Pure Evil

Dimitri Shostakovich wrote this (2nd movement, Symphony #10) as a musical portrait of Stalin, who had harrassed him directly and indirectly throughout his career.  This is pure malevolence, published after Stalin was safely dead.  While Uncle Joe was alive, DS was mostly confined to putting out government approved, “socalist realist” garbage, while keeping much of his “real” work private.  Occasionally he could put one over on the Soviets and follow the letter of their requirements while mocking them.  One cool thing is that in the finale of this same symphony, he has a theme based on his initials, DSCH, vie for dominance against the Stalin theme from this movement.  DSCH wins.  Artistic revenge at its finest.  “He who laughs last, laughs longest.”

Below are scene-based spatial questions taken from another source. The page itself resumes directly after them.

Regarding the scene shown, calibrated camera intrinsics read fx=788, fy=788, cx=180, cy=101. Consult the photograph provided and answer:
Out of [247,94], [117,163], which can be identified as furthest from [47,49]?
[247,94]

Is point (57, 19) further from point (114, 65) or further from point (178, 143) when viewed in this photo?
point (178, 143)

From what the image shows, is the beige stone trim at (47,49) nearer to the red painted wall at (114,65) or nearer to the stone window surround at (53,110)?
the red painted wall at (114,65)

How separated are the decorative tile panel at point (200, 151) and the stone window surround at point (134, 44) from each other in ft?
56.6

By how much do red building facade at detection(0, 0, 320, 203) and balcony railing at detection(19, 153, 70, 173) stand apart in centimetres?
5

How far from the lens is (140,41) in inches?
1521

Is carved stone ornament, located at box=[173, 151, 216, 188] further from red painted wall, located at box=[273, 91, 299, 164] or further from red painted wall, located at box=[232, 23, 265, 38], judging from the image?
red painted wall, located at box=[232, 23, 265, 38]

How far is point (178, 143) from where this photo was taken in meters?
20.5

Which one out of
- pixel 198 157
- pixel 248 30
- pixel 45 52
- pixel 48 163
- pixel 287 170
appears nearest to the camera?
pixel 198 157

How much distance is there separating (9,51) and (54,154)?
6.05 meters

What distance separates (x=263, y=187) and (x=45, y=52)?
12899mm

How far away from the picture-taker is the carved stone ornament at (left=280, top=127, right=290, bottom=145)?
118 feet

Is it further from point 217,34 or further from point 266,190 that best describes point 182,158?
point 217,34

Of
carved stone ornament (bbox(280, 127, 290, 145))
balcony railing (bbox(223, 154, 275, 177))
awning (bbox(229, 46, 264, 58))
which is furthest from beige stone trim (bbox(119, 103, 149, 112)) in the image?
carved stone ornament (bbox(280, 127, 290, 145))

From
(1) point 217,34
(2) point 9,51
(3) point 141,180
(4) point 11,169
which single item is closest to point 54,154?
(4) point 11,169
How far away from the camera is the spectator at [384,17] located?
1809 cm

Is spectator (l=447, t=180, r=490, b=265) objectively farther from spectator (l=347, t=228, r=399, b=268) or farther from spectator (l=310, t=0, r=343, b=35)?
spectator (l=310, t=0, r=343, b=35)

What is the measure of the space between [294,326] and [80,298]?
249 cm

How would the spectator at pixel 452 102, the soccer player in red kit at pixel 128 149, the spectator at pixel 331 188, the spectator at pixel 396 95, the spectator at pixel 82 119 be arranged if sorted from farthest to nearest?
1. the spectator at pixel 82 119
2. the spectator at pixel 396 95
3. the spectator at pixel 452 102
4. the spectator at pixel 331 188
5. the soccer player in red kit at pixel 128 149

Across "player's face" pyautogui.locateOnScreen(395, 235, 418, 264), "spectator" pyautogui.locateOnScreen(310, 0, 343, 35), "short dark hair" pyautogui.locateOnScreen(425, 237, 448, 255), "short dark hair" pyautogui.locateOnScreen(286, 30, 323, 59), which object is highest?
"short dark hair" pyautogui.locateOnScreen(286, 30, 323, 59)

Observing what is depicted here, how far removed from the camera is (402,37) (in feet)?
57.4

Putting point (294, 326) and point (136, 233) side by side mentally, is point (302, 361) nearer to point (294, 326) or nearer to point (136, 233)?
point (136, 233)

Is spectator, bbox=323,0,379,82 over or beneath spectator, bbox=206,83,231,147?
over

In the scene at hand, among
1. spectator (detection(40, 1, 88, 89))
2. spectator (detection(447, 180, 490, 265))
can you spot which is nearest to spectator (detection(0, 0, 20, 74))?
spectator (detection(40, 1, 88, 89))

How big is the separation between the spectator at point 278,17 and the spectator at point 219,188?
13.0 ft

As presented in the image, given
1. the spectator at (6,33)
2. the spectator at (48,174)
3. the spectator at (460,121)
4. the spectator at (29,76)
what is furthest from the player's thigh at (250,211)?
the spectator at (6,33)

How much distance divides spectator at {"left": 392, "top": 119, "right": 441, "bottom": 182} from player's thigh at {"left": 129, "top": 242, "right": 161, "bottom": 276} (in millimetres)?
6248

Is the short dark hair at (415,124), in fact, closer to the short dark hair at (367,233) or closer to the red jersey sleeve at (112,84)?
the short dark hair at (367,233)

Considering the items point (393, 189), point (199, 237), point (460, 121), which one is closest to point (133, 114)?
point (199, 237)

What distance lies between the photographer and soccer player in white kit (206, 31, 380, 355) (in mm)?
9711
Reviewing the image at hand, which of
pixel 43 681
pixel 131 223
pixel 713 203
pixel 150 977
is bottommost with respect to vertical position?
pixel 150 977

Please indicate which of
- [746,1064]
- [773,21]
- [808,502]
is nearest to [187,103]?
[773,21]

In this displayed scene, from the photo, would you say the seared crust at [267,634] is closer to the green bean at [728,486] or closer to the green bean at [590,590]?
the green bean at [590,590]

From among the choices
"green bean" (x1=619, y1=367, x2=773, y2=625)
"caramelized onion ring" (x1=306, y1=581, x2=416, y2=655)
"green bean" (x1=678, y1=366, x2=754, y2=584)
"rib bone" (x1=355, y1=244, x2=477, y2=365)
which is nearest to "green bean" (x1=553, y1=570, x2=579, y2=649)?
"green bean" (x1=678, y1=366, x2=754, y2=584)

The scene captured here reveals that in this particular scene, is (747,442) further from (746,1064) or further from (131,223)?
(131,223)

The conductor seems a little too into his hair, and I’m not sure why he appears to be grinning during this grim business.    But you’ve gotta give him credit, his musicians are playing the hell out of this.  He made his reputation whipping these young Venezuelans into a respectable unit.  He’s since gone on to greener pastures in LA.

3 Replies to “Pure Evil”

  1. Sniff sniff, that’s just reverse snobbery. All culture is “actual.” Highbrow, lowbrow, and middlebrow have no musical meaning. Regardless of genre, all music is only good, bad, or mediocre. Just listen to as much as you can to find the best.